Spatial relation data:

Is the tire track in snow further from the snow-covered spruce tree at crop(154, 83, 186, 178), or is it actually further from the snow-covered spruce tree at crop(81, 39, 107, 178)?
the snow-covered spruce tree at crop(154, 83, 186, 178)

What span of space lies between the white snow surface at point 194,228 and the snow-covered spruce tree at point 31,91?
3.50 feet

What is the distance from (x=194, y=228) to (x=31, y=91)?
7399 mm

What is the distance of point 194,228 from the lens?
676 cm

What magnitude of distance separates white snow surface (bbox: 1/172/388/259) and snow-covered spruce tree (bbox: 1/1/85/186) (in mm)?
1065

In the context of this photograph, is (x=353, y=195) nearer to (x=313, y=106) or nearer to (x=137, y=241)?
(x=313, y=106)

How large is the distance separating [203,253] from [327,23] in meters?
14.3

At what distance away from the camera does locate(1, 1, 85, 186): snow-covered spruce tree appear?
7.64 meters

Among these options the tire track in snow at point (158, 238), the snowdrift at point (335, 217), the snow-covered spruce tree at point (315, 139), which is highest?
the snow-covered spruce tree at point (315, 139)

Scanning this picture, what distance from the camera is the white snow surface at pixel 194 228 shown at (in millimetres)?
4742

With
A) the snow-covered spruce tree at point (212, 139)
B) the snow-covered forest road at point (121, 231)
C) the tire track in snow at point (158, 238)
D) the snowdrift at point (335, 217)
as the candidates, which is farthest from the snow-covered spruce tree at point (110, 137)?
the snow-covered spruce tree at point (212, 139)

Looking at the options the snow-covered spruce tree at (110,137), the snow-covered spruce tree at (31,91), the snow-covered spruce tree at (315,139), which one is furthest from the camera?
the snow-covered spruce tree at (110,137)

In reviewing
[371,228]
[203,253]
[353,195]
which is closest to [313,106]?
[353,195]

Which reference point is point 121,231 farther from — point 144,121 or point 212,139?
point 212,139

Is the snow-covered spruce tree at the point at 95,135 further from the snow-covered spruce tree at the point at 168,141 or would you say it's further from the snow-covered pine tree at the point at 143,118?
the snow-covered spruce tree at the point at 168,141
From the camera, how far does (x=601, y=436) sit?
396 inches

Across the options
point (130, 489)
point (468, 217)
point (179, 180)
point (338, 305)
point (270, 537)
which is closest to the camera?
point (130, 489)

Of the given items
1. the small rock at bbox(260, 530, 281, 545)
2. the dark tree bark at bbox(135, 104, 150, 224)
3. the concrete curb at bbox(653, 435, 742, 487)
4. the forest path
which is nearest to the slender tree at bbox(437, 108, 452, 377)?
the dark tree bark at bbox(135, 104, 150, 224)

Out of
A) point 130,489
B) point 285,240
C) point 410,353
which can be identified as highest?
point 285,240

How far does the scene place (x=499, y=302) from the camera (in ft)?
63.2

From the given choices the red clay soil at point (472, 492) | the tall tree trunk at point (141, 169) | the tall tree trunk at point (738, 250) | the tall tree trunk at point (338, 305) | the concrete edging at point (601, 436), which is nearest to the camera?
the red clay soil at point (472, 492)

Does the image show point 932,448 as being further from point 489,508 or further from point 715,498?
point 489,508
--
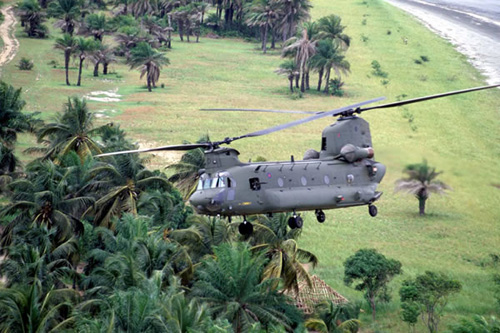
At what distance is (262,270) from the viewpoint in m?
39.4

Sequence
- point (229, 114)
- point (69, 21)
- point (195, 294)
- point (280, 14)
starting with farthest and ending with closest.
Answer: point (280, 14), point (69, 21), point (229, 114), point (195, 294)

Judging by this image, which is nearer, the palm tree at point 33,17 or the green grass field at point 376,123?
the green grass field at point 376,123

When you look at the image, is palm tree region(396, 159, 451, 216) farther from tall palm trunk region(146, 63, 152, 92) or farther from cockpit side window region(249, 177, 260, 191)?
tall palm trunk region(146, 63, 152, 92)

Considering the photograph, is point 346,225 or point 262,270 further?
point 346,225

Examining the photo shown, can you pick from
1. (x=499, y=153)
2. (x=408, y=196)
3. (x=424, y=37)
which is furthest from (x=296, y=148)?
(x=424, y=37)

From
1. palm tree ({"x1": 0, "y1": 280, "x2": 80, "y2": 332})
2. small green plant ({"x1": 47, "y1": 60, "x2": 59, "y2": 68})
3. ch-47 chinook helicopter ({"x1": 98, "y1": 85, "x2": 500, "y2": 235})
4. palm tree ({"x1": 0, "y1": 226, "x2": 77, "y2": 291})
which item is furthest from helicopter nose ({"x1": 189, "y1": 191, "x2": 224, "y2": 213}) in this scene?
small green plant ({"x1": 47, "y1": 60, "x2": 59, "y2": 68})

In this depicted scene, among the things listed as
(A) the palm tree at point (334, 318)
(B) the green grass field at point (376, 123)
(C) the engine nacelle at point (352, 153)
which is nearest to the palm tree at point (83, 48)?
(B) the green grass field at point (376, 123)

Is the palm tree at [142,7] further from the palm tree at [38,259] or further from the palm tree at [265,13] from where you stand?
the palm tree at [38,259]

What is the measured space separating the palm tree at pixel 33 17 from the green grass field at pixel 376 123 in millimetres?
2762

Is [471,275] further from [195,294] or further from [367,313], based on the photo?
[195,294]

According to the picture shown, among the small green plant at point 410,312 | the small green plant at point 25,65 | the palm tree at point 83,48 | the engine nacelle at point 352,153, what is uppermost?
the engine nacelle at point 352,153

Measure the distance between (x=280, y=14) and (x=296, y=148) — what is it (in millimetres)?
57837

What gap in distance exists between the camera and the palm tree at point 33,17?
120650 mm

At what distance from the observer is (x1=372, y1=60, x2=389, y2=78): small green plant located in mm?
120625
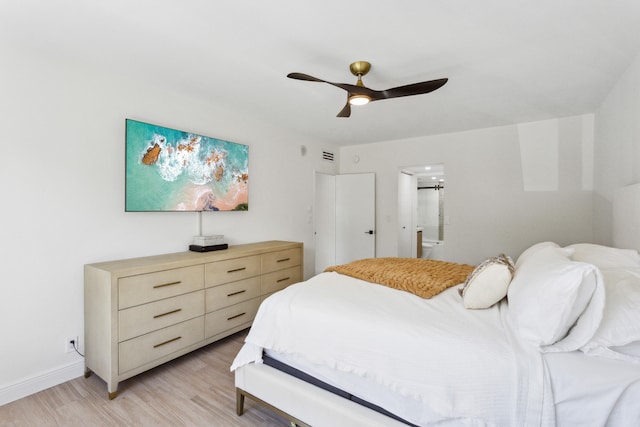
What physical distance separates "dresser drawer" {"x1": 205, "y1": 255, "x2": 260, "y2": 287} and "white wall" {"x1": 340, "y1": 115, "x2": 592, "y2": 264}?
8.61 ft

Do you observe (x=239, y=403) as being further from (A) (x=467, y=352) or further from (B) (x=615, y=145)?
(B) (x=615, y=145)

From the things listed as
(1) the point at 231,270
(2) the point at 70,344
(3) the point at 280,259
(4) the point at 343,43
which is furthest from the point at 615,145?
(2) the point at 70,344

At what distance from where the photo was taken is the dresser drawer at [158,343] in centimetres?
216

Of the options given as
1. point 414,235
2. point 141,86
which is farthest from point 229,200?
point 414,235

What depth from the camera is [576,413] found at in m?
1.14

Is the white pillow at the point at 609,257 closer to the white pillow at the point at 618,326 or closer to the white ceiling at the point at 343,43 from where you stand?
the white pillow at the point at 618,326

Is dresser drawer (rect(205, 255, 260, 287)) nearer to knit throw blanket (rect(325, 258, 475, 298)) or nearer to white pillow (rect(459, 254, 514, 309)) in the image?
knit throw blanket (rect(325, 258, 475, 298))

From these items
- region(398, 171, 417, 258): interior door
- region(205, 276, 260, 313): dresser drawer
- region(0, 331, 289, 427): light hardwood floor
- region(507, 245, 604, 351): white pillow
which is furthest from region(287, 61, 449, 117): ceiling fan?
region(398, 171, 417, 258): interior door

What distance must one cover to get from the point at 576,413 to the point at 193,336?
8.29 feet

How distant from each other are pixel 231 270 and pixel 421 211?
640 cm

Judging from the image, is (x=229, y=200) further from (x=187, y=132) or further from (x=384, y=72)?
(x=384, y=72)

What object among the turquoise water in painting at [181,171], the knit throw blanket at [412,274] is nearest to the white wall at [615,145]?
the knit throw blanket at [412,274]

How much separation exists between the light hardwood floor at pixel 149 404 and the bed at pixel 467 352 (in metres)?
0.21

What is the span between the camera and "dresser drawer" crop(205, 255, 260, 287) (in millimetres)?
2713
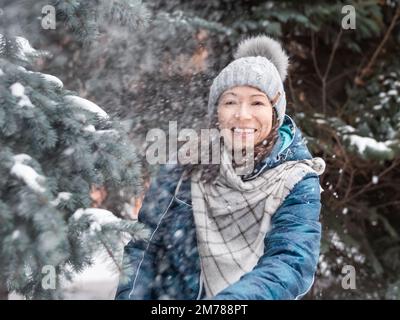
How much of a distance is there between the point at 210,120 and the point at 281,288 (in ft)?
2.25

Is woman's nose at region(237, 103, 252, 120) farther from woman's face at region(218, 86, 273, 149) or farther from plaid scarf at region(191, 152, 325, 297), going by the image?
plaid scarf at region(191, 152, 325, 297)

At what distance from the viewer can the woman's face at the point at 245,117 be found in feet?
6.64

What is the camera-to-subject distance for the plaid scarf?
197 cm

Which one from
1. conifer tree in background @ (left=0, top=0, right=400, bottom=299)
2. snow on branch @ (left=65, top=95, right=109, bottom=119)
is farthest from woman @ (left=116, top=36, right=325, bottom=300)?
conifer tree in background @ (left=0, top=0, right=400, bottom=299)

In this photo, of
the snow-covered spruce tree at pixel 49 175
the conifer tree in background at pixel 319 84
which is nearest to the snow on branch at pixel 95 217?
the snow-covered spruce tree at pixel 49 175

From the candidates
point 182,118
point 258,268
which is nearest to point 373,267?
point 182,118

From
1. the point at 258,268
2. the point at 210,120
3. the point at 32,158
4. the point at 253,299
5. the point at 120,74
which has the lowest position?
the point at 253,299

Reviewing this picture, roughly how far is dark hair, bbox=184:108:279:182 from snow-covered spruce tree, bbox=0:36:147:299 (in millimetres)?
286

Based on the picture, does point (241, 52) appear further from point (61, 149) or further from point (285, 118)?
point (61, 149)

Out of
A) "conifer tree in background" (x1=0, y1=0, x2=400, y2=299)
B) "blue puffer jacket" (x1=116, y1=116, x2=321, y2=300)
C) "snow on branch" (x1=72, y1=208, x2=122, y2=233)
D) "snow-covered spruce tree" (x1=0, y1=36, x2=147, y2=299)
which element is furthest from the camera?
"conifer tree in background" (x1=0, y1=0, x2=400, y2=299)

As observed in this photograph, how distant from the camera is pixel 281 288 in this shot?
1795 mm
--
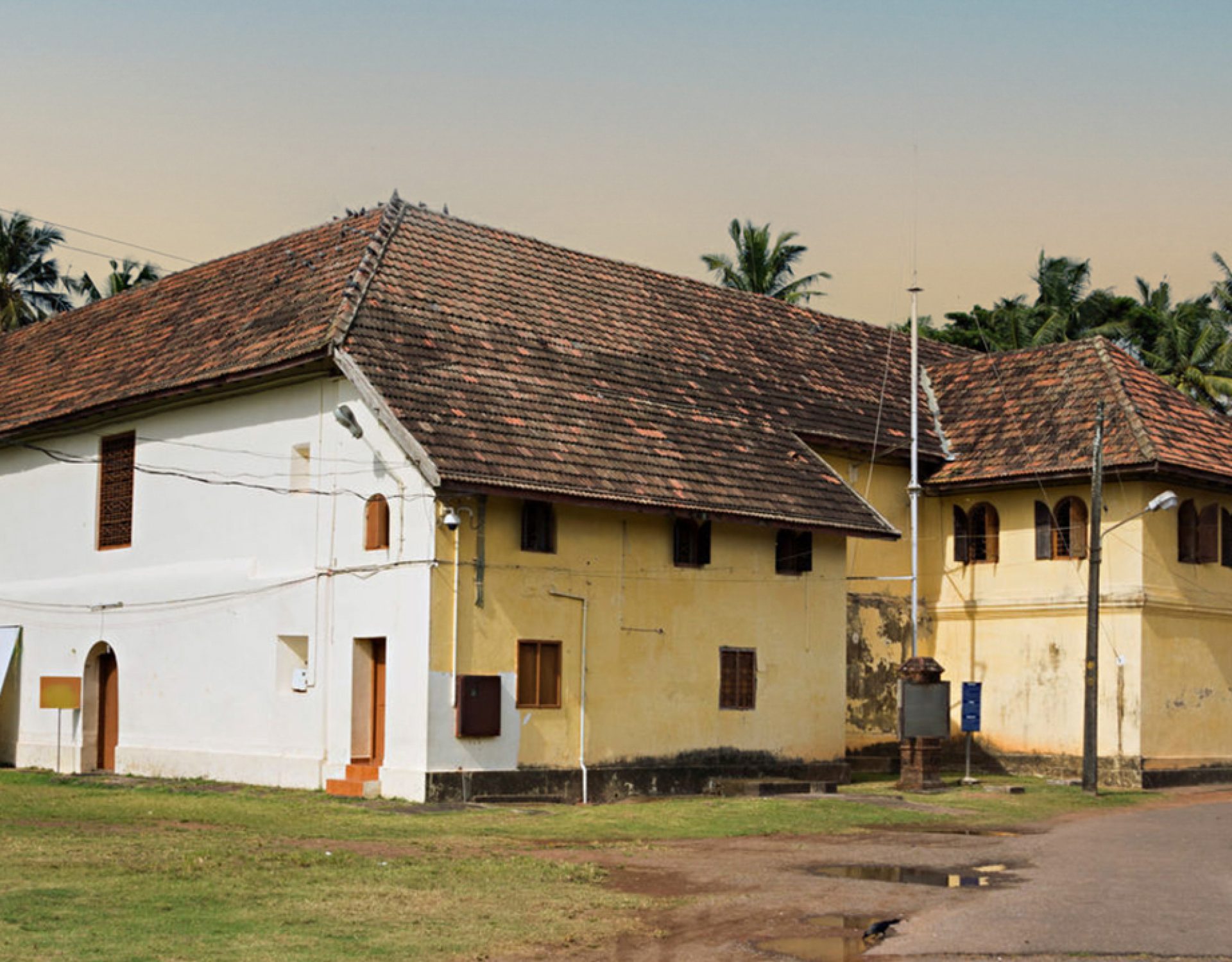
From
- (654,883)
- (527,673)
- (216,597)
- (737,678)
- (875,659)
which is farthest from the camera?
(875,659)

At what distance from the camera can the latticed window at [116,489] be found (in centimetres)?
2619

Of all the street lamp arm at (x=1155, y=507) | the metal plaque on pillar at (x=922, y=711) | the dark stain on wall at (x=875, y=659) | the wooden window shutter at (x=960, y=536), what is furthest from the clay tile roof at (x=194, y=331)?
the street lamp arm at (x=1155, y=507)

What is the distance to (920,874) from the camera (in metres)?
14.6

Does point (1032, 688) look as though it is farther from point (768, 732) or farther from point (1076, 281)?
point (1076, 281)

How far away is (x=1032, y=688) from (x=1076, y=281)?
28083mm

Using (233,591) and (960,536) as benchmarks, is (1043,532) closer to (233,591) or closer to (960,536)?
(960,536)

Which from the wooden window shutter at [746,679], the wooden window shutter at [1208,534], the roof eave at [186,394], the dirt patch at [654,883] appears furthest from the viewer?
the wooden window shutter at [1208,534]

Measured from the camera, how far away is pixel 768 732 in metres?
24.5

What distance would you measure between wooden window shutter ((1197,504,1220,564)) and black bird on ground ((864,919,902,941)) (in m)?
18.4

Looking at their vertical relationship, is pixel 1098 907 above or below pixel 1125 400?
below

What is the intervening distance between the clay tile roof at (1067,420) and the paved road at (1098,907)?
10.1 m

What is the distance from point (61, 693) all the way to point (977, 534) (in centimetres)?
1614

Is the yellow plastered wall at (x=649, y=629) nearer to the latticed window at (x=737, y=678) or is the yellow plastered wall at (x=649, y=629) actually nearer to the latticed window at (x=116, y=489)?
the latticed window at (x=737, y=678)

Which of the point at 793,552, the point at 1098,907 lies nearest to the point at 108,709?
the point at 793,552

What is required:
List each line above that contains the word "scene", copying it in full. Treat uppercase and lowercase as different.

Solution:
How far does the scene place (x=499, y=302) from the camera (in ft)?
which item is furthest from helicopter nose ({"x1": 189, "y1": 191, "x2": 224, "y2": 213}) in this scene?
In this depicted scene, among the things listed as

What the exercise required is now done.